**Work to do:** Reproduce every line of the records below verbatim, from the line containing "From the selection" down through the last line of the records, including both.

**Data entries:**
——————

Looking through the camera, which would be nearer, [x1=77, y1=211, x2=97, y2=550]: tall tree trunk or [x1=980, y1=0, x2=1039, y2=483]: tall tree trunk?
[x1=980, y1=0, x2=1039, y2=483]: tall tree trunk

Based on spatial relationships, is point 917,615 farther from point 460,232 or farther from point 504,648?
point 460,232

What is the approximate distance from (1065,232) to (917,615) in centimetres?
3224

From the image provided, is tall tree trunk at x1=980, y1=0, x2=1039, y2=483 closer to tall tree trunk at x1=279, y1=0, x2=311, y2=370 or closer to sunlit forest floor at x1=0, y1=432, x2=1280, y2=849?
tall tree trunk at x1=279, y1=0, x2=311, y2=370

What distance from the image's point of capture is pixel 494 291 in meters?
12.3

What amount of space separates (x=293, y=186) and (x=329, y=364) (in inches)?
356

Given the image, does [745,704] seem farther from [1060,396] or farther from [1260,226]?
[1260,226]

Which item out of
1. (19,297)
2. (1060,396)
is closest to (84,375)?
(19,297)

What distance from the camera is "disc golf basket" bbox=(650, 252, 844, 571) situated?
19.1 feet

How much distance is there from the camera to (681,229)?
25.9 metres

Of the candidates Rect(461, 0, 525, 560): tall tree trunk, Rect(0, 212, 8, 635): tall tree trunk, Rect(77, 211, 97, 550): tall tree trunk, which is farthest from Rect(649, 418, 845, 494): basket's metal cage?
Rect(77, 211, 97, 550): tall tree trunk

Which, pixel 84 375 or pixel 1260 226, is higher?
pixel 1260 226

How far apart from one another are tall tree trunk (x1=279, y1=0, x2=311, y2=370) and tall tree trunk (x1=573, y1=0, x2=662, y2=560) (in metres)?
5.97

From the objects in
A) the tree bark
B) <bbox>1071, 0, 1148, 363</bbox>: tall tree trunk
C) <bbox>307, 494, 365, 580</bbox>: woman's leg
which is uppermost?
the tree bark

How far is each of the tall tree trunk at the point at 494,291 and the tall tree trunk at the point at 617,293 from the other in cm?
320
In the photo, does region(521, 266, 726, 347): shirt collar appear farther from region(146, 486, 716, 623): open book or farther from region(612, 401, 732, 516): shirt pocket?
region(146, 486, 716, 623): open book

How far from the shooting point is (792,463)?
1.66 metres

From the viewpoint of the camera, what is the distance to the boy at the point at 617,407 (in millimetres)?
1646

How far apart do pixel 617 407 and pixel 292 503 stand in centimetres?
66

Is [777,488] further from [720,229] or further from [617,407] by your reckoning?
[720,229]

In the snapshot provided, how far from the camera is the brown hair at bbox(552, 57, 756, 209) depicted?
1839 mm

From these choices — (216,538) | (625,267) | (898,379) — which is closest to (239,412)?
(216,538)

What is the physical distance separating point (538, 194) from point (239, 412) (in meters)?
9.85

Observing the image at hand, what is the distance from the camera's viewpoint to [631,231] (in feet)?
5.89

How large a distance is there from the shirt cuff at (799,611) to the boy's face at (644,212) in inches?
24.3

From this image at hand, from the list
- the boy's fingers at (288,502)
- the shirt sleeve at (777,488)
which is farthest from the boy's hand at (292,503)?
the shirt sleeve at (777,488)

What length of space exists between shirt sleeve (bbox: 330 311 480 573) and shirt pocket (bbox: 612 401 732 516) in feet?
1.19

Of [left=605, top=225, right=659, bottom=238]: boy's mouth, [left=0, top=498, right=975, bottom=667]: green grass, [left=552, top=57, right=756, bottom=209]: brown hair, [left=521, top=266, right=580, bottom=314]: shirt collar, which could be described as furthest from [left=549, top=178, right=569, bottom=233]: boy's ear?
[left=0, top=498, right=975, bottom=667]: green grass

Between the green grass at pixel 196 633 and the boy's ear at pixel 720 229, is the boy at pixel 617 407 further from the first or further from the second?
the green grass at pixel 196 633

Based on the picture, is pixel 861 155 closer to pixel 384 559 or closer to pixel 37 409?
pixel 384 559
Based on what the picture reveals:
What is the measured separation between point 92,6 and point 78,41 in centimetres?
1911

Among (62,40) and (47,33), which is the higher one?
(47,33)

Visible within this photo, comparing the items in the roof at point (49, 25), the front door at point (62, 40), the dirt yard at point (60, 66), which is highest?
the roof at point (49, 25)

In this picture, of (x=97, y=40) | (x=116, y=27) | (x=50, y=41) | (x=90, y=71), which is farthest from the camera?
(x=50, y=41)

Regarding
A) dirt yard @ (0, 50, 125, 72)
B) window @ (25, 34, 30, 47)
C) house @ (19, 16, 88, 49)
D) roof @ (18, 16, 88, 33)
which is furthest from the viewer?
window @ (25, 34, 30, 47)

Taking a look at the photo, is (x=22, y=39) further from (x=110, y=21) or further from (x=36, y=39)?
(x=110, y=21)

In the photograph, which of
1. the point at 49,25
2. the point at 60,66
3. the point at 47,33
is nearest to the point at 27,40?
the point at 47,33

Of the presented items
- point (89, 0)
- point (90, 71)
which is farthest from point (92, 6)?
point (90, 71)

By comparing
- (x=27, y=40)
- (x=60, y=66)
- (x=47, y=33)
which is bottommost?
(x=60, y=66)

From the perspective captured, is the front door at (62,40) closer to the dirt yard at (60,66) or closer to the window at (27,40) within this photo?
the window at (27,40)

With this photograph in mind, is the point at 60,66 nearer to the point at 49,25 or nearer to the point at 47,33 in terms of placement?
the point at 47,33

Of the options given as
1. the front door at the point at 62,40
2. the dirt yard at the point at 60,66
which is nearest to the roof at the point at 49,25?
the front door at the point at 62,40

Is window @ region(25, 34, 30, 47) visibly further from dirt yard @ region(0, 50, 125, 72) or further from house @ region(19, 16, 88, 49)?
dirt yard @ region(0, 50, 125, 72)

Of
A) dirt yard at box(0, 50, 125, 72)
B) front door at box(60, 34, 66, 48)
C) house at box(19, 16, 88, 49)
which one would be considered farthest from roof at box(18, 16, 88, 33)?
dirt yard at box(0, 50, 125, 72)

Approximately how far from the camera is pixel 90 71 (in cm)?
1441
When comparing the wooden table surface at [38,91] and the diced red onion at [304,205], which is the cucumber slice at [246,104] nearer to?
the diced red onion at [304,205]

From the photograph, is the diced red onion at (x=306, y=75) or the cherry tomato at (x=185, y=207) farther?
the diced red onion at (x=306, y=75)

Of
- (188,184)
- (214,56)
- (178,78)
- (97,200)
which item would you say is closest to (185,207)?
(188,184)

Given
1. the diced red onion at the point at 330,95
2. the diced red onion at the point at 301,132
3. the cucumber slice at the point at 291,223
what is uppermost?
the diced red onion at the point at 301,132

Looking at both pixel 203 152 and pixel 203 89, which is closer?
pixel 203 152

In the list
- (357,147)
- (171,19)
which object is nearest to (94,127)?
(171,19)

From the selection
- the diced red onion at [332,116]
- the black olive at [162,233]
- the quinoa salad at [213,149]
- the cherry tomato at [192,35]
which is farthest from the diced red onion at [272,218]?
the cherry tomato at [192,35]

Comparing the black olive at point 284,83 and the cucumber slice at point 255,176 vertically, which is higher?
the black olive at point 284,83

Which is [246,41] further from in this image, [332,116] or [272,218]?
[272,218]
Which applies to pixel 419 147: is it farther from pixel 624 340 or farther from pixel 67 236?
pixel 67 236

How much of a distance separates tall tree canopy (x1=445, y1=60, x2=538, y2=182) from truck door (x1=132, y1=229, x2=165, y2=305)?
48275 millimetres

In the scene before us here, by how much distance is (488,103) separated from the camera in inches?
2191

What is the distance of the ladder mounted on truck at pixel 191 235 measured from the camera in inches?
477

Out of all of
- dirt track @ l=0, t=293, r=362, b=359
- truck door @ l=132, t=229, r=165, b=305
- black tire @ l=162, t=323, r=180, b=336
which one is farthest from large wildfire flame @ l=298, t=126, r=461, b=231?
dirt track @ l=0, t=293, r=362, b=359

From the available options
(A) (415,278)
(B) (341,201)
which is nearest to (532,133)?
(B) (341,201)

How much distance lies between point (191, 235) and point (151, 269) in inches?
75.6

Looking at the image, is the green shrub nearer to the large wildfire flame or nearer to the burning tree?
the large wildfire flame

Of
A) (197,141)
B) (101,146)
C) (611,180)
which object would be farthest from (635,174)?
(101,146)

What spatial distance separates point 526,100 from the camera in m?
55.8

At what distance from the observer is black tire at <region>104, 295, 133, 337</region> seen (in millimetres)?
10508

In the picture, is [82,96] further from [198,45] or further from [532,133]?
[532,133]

——————

**Solution for this task:**
From the selection
- the diced red onion at [332,116]
- the black olive at [162,233]
- the quinoa salad at [213,149]
- the cherry tomato at [192,35]
which is farthest from the diced red onion at [272,218]?
the cherry tomato at [192,35]

Comparing the black olive at point 284,83 and the cucumber slice at point 255,176 vertically, which is higher?
the black olive at point 284,83

Which is [246,41] further from in this image, [332,116] or [272,218]?
[272,218]
Which applies to pixel 419 147: is it farther from pixel 624 340 or farther from pixel 67 236?
pixel 67 236

How much of a distance separates tall tree canopy (x1=445, y1=60, x2=538, y2=182) from truck door (x1=132, y1=229, x2=165, y2=305)?
48275 millimetres

In the scene before us here, by how much distance is (488,103) separated from the camera in inches?
2191

What is the distance of the ladder mounted on truck at pixel 191 235 measured from the camera in inches?
477

Out of all of
- dirt track @ l=0, t=293, r=362, b=359
- truck door @ l=132, t=229, r=165, b=305
- black tire @ l=162, t=323, r=180, b=336
which one is farthest from large wildfire flame @ l=298, t=126, r=461, b=231?
dirt track @ l=0, t=293, r=362, b=359

From the available options
(A) (415,278)
(B) (341,201)
which is nearest to (532,133)?
(B) (341,201)

How much distance lies between point (191, 235) and point (151, 269) in inches?
75.6

Looking at the image, is the green shrub nearer to the large wildfire flame or nearer to the burning tree?
the large wildfire flame

Of
A) (197,141)
B) (101,146)
C) (611,180)
which object would be farthest from (635,174)?
(101,146)

What spatial distance separates point 526,100 from the camera in m?
55.8

At what distance from the observer is black tire at <region>104, 295, 133, 337</region> seen (in millimetres)?
10508

In the picture, is [82,96] further from [198,45] or further from [532,133]?
[532,133]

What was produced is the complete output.